» EXERCISE DESCRIPTION:
Go through the data below and copy it exactly, skipping every picture.

» PROVIDED ENTRIES:
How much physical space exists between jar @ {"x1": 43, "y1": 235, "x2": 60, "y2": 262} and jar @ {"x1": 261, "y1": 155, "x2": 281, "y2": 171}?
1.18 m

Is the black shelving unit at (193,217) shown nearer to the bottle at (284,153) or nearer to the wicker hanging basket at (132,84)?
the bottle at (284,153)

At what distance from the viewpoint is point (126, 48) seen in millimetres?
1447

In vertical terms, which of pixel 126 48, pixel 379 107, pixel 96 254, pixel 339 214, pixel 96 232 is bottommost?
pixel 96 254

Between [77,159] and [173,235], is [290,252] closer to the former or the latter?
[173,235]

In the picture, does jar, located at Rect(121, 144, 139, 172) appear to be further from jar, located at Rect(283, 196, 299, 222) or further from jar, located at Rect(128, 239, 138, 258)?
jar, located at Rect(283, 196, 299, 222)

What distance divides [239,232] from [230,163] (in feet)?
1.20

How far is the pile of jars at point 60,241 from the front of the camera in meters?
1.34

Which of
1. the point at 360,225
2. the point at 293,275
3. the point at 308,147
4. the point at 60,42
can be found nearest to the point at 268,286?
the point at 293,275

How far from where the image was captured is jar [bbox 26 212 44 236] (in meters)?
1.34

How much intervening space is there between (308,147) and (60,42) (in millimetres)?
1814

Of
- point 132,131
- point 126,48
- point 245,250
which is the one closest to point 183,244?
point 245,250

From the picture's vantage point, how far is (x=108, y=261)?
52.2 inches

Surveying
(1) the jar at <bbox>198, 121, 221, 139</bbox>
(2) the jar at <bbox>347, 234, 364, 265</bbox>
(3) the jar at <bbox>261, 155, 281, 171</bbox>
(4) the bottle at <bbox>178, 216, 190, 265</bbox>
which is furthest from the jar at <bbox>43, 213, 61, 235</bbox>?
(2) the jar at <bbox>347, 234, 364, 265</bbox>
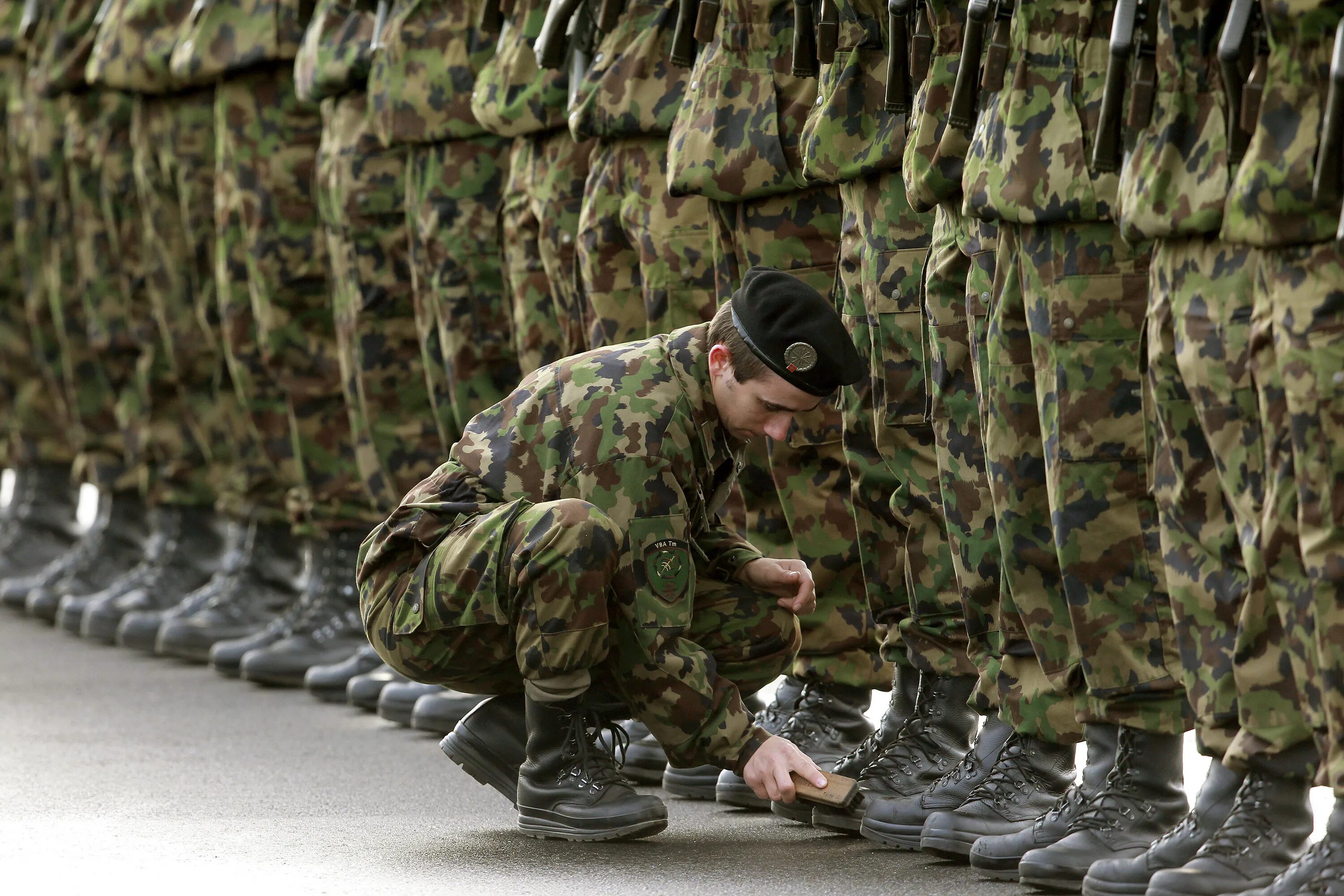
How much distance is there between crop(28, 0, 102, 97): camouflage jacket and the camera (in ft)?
27.2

» ANSWER TO THE PROBLEM:
How much physical space exists between jar @ {"x1": 43, "y1": 235, "x2": 60, "y2": 262} and jar @ {"x1": 261, "y1": 155, "x2": 281, "y2": 171}?
1.18 m

Is the black shelving unit at (193,217) shown nearer to the bottle at (284,153) or nearer to the wicker hanging basket at (132,84)?
the bottle at (284,153)

At what distance from the viewpoint is point (126, 48) seen in millimetres?
1447

In vertical terms, which of pixel 126 48, pixel 379 107, pixel 96 254, pixel 339 214, pixel 96 232 is bottommost?
pixel 96 254

Between [77,159] and [173,235], is [290,252] closer to the former or the latter?
[173,235]

In the picture, does jar, located at Rect(121, 144, 139, 172) appear to be further from jar, located at Rect(283, 196, 299, 222) or further from jar, located at Rect(128, 239, 138, 258)?
jar, located at Rect(283, 196, 299, 222)

What distance divides [239,232] from [230,163] (in feet)?
1.20

How far is the pile of jars at point 60,241 from the front of the camera in meters?
1.34

Which of
1. the point at 360,225
2. the point at 293,275
3. the point at 308,147
4. the point at 60,42
can be found nearest to the point at 268,286?
the point at 293,275

How far from where the image was captured is jar [bbox 26 212 44 236] (in meters)?
1.34

How much intervening space is there between (308,147) and (60,42) (in millimetres)?
1814

Of
- point 132,131
- point 126,48
- point 245,250
which is the one closest to point 183,244?
point 245,250

From the picture's vantage point, how far is (x=108, y=261)?
52.2 inches

Surveying
(1) the jar at <bbox>198, 121, 221, 139</bbox>
(2) the jar at <bbox>347, 234, 364, 265</bbox>
(3) the jar at <bbox>261, 155, 281, 171</bbox>
(4) the bottle at <bbox>178, 216, 190, 265</bbox>
which is furthest from the jar at <bbox>43, 213, 61, 235</bbox>?
(2) the jar at <bbox>347, 234, 364, 265</bbox>
How much distance is there between crop(28, 0, 102, 97): camouflage jacket and the camera (in ft)?
27.2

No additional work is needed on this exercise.